- [課題内容]: 堀江氏の英語を論じた原文のうち、「文法的な間違いは全体をとおし」から「いらっしゃるかも知れません。」までを、その語句も含めて一字一句違えずに書き写してください。

- [原文]:
- - - - - - -
英語力(言語コミュニケーション)について、今回は純粋に堀江氏の冒頭の5分間の英語について、とくにわたしの関心を引いた部分をお話ししていきます。
文法的な間違いは全体をとおして遍在しており(失礼!)それだけで記事が長編になってしまいますので、「重箱の隅をつつくような」細かいレベルの指摘はしませんので予めご承知下さい。
また、非言語の部分(マナー、ジェスチャー)についても同様の理由により、またの機会にシリーズのなかで解説していきたいと思います。
さて・・・「受動的語学力」「受動的英語力」または「受動的語彙」、そして「能動的語学力」「能動的英語力」または「能動的語彙」ということばを聞いたことがありますか?
堀江氏は普段から「グローバル化の波はどんどん拡大していく」とか「もう英語を避けて通る道はない」と発言をされており、国内外でビジネスを展開しています。
『英語の多動力』という本を出されているように(すみません未読了です)英語の必要性を説いているし、また東大出身でもあるので「少なからず英語ができる人」というイメージがあるのではないでしょうか?
今回のゴーン氏とのインタビューの様子を視聴し彼の発する英語を聞いて「すごい!」と思った人もいれば、「え?文法とか、他にも基本的な間違いが多くないか?」と、不思議に思われた人もいらっしゃるかも知れません。
堀江氏は、東大まで進学した、つまり受験勉強などで英語をしっかりやっていたはずで、今でも意識高く、知的レベルの高い、知識量の多い人、とわたしも認識しています。なので、ポテンシャルは高そう。まず英語力は低くはなさそう、です。
では、なぜ先日のインタビューのような英語になったのか、その背景となっている一番大きな理由を考えてみたところ、わたしが考えるに、受動言語と能動言語 その二つのレベルの乖離 おそらくこれに尽きる、と思いました。
受動言語とは読んだり聞いたりという受動的な語学力(英語力)。能動言語とは書いたり話たりという能動的な語学力(英語力)のことです。今回の場合は書くほうではなく特にスピーキングですね。
受動的な力はインプット、能動的な力はアウトプットとも言い換えられますが、アウトプットがインプットするレベルを超えることは、まずありません。これはホリエモンだけではなく、誰にでも言えます。「英語は読んだらある程度理解できるけれど、話そうとするとその半分どころか、ろくに話せない。」ーこれです。
- - - - - - -
- [学習資料]:
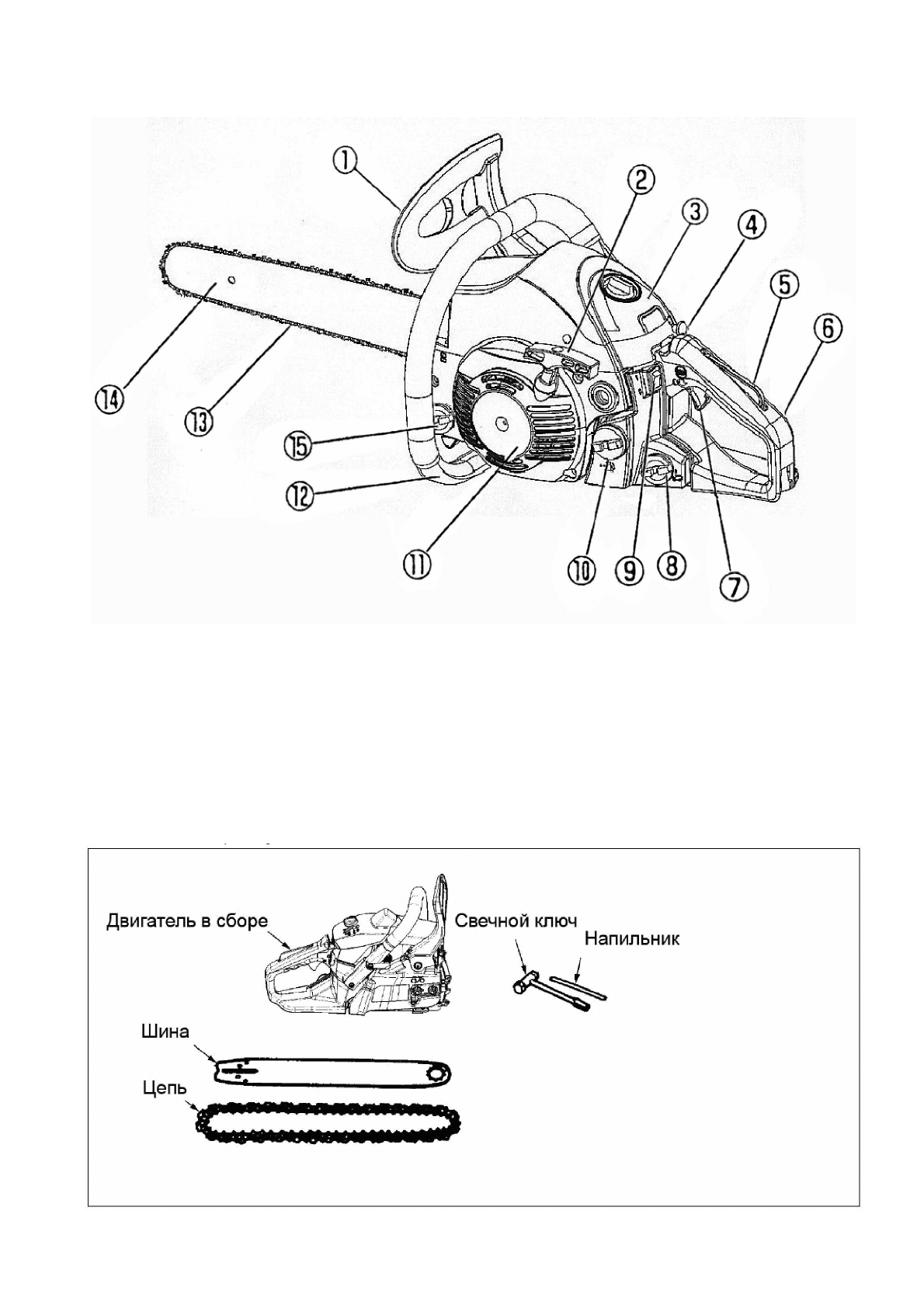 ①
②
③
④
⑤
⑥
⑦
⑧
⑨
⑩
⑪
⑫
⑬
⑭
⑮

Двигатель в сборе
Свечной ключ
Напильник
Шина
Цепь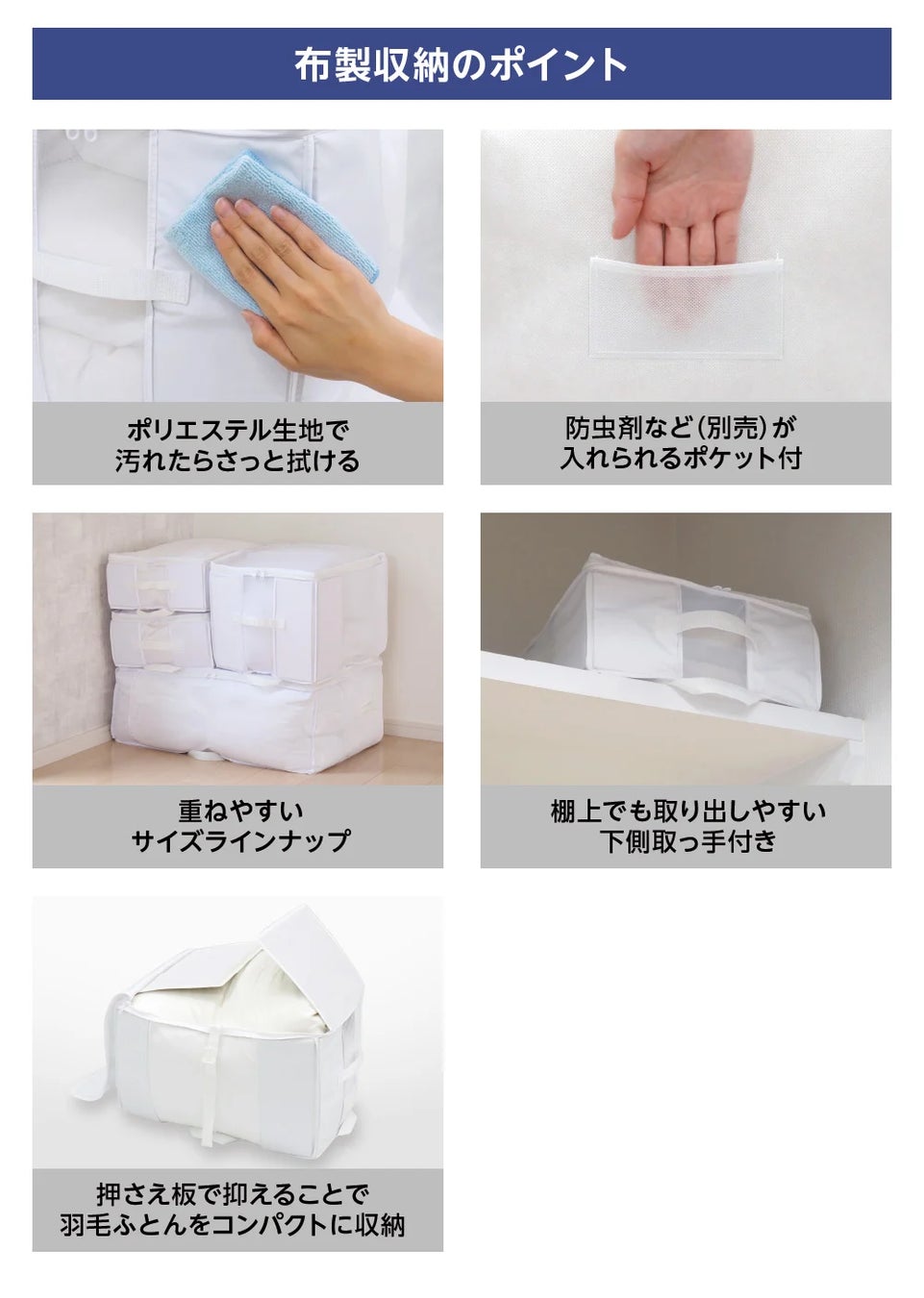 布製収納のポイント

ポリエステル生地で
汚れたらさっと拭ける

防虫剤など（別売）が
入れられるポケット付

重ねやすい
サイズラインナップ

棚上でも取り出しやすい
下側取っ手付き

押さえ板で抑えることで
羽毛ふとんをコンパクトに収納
- - - - - - -
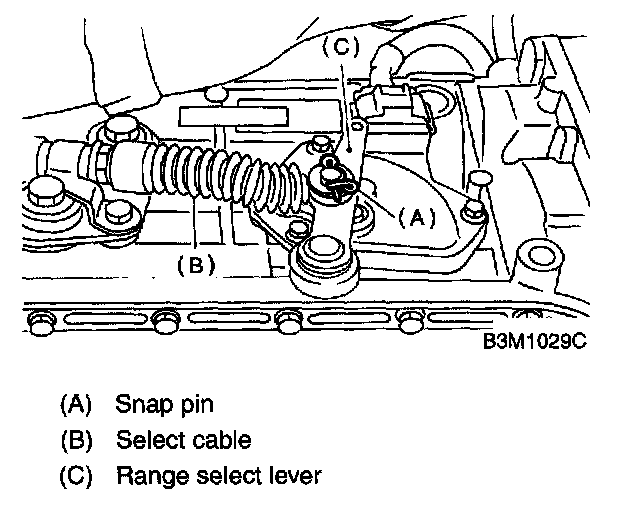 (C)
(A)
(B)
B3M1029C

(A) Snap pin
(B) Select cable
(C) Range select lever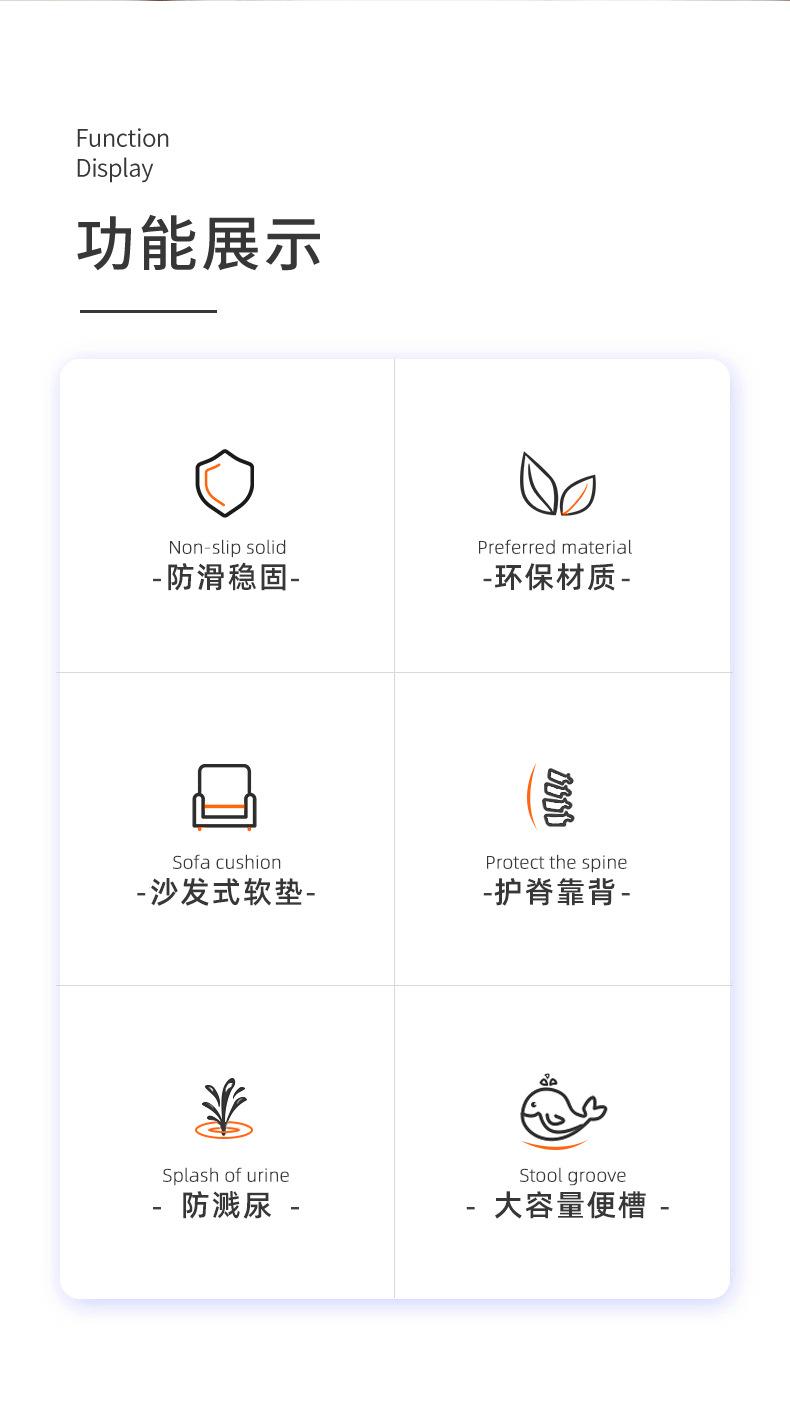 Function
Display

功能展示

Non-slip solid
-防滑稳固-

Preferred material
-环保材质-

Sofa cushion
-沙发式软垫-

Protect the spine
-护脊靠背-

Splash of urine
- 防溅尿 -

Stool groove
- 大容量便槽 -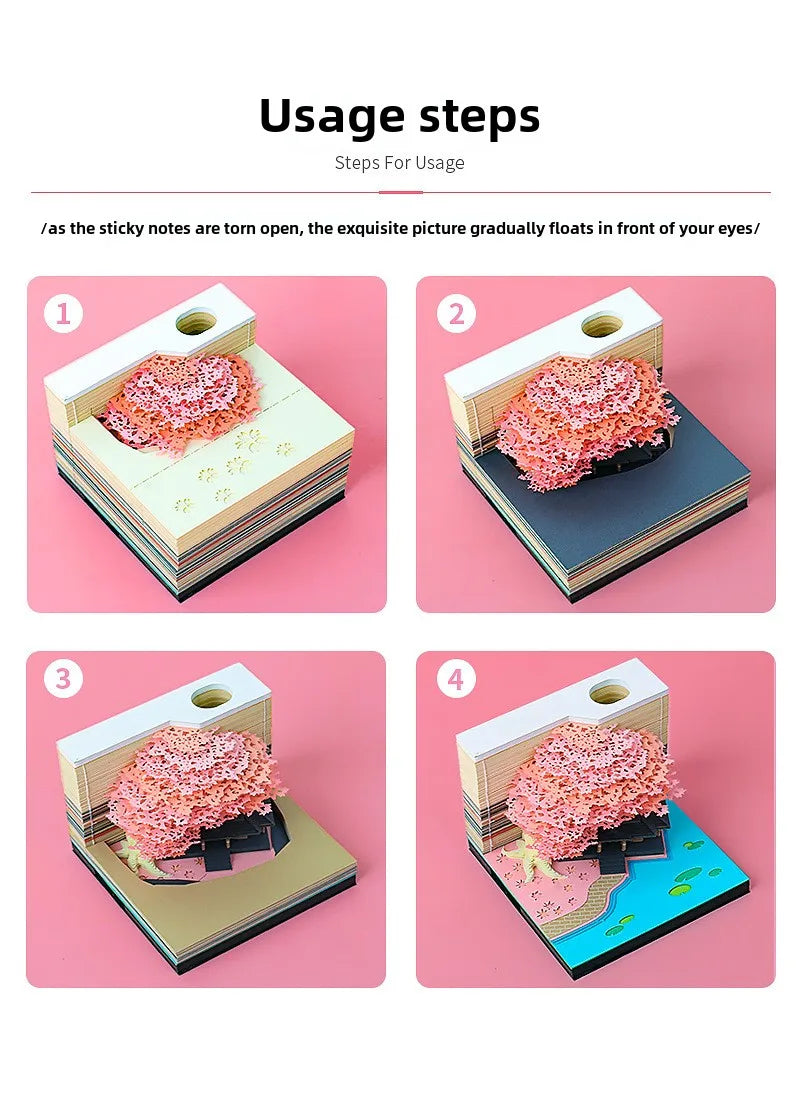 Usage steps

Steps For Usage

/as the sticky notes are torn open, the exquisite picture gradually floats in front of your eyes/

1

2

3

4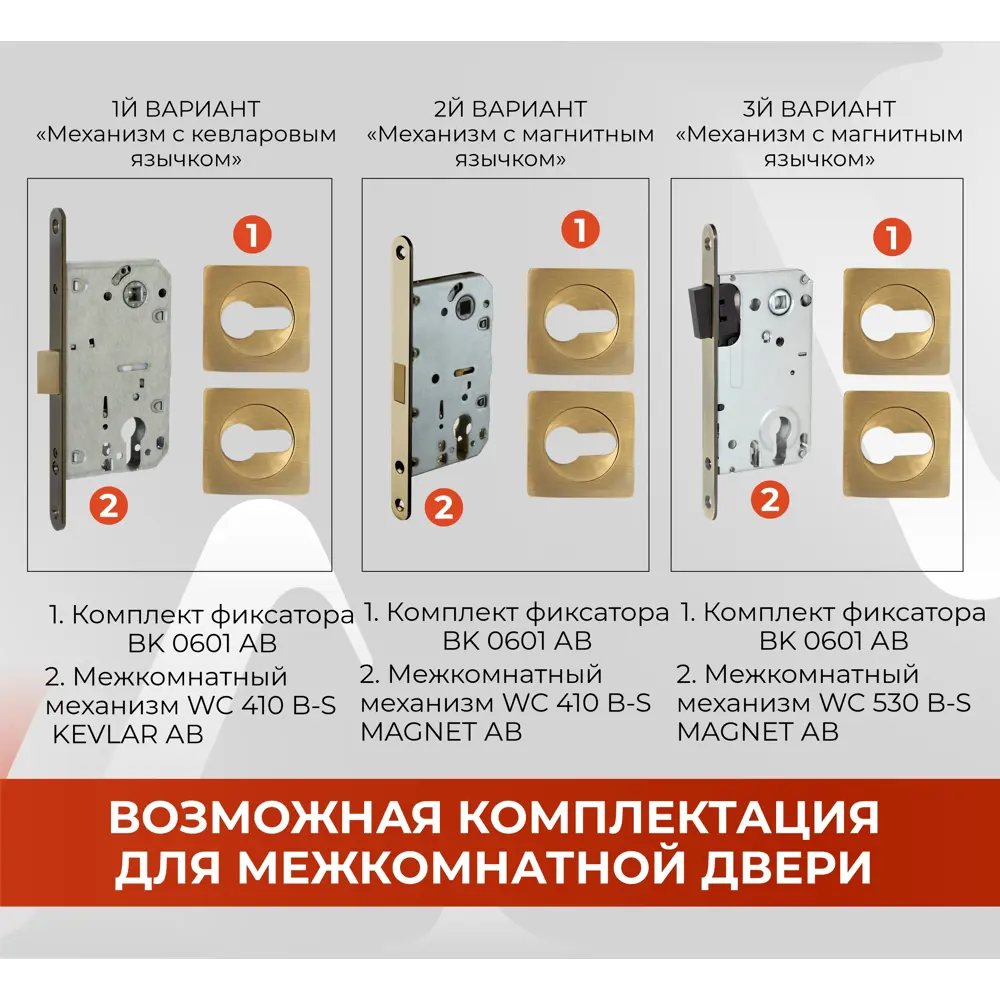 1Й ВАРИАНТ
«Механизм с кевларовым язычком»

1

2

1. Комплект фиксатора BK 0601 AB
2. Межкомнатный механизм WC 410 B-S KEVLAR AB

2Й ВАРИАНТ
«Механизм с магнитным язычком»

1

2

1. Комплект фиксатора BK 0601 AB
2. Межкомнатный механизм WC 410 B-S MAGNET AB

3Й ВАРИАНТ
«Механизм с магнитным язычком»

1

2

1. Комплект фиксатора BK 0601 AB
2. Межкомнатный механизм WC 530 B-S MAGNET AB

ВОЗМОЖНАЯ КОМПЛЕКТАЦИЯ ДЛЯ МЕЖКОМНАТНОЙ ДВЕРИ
- - - - - - -
- [解答例]:
文法的な間違いは全体をとおして遍在しており(失礼!)それだけで記事が長編になってしまいますので、「重箱の隅をつつくような」細かいレベルの指摘はしませんので予めご承知下さい。
また、非言語の部分(マナー、ジェスチャー)についても同様の理由により、またの機会にシリーズのなかで解説していきたいと思います。
さて・・・「受動的語学力」「受動的英語力」または「受動的語彙」、そして「能動的語学力」「能動的英語力」または「能動的語彙」ということばを聞いたことがありますか?
堀江氏は普段から「グローバル化の波はどんどん拡大していく」とか「もう英語を避けて通る道はない」と発言をされており、国内外でビジネスを展開しています。
『英語の多動力』という本を出されているように(すみません未読了です)英語の必要性を説いているし、また東大出身でもあるので「少なからず英語ができる人」というイメージがあるのではないでしょうか?
今回のゴーン氏とのインタビューの様子を視聴し彼の発する英語を聞いて「すごい!」と思った人もいれば、「え?文法とか、他にも基本的な間違いが多くないか?」と、不思議に思われた人もいらっしゃるかも知れません。